# TELCO CUSTOMER CHURN PREDICTION


### Project Overview

The primary objective of this project is to develop a predictive model that accurately identifies customers who are likely to churn in the near future. By leveraging historical data, the model aims to help the telecommunications company proactively retain at-risk customers through targeted interventions and personalized offers.

I will be leveraging the widely used CRISP-DM Framework for this project.

The CRISP-DM (Cross-Industry Standard Process for Data Mining) framework is a widely used methodology for data mining and data analysis projects. It provides a structured approach for planning and executing data projects.
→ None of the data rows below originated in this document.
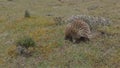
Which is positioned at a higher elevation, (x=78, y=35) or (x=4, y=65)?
(x=78, y=35)

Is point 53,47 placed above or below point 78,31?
below

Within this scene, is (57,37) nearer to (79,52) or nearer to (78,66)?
(79,52)

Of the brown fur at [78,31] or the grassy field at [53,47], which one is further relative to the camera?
the brown fur at [78,31]

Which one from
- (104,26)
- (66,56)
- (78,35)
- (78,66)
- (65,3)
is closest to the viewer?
(78,66)

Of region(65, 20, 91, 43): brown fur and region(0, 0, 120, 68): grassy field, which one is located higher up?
region(65, 20, 91, 43): brown fur

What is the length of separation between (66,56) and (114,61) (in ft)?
6.42

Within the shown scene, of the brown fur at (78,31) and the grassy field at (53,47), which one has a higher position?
the brown fur at (78,31)

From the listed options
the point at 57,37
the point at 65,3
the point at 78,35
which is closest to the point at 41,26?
the point at 57,37

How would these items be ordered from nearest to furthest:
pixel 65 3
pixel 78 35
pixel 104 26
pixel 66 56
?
pixel 66 56
pixel 78 35
pixel 104 26
pixel 65 3

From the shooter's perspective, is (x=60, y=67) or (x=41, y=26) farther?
(x=41, y=26)

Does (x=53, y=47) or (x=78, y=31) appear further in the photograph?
(x=53, y=47)

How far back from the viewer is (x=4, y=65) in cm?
1273

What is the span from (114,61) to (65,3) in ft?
55.8

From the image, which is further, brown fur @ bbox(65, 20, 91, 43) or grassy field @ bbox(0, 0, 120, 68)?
brown fur @ bbox(65, 20, 91, 43)
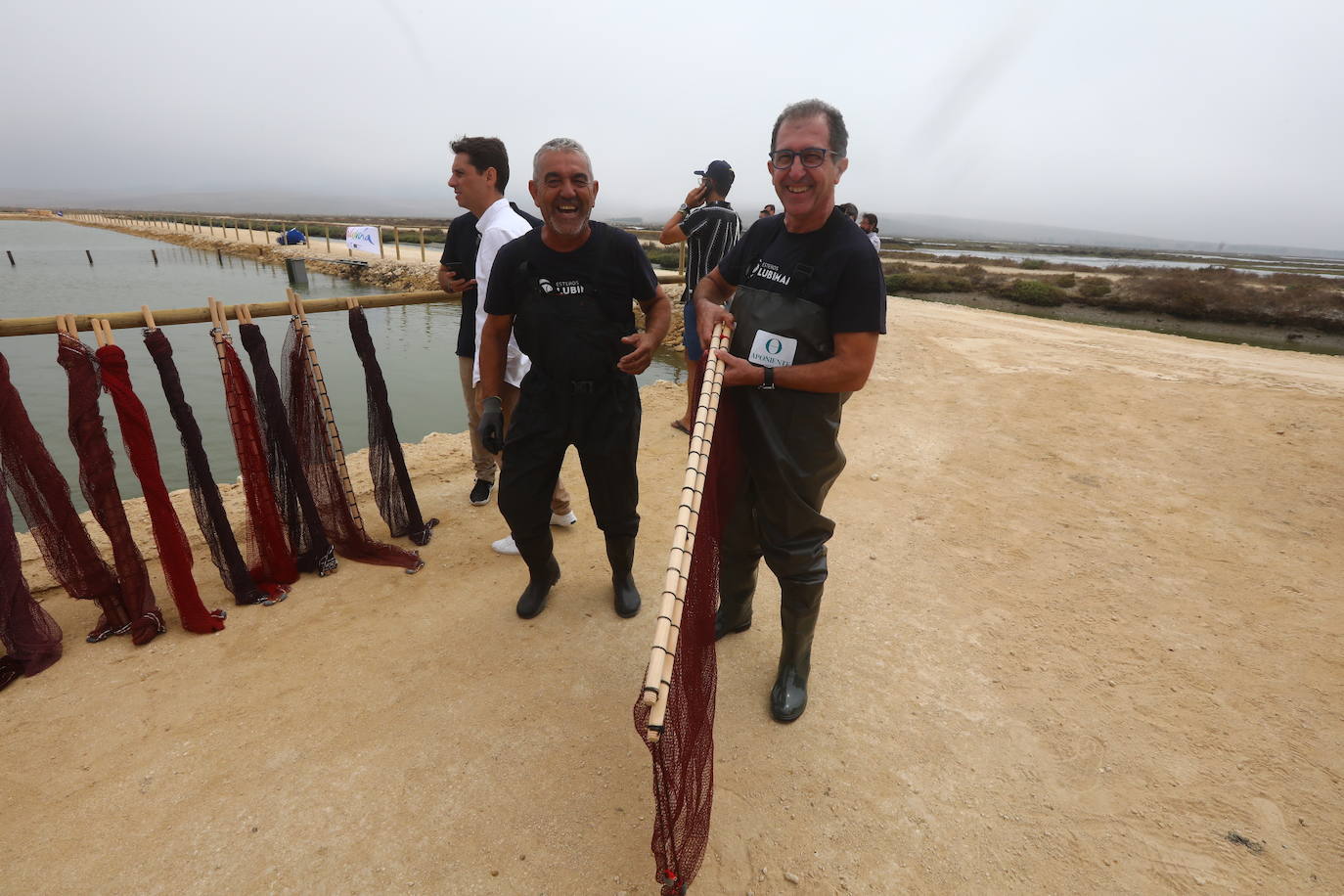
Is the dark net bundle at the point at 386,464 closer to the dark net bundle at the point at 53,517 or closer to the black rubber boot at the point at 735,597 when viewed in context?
the dark net bundle at the point at 53,517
The process is cyclic and iterative, consisting of six phases:

1. Business Understanding
2. Data Understanding
3. Data Preparation
4. Modeling
5. Evaluation
6. Deployment

## Business Understanding


### Hypotheses
- Hypothesis 1:

Assumption : Customers with longer tenure are less likely to churn.

Rationale behind assumption : Long-term customers may have higher satisfaction and loyalty due to their prolonged association with the company and potential benefits received over time.


- Hypothesis 2:

Assumption : Customers who use multiple services (e.g., Internet, phone, TV) are less likely to churn compared to those who use fewer services.

Rationale behind assumption : Customers with bundled services may find it more convenient and cost-effective to stay with the provider, making them less likely to switch.


- Hypothesis 3:

Assumption : Customers with higher monthly charges are more likely to churn.

Rationale behind assumption : Higher monthly charges might indicate dissatisfaction with the value for money, leading customers to seek cheaper alternatives.


### Important Business Questions

1. What are the main reasons behind customer churn?

   - Understanding the primary factors contributing to churn can help in addressing the root causes and developing effective retention strategies.


2. Which customer demographics (e.g., age, gender, marital status) are more likely to churn?

   - Identifying specific demographic groups that are more prone to churn can help tailor marketing and retention efforts to those segments.


3. How does the length of the customer's tenure impact their likelihood to churn?

   - Analyzing the relationship between tenure and churn can reveal whether long-term customers are more loyal and what measures can be taken to extend customer tenure.


4. What role do service issues (e.g., technical support, service outages) play in customer churn?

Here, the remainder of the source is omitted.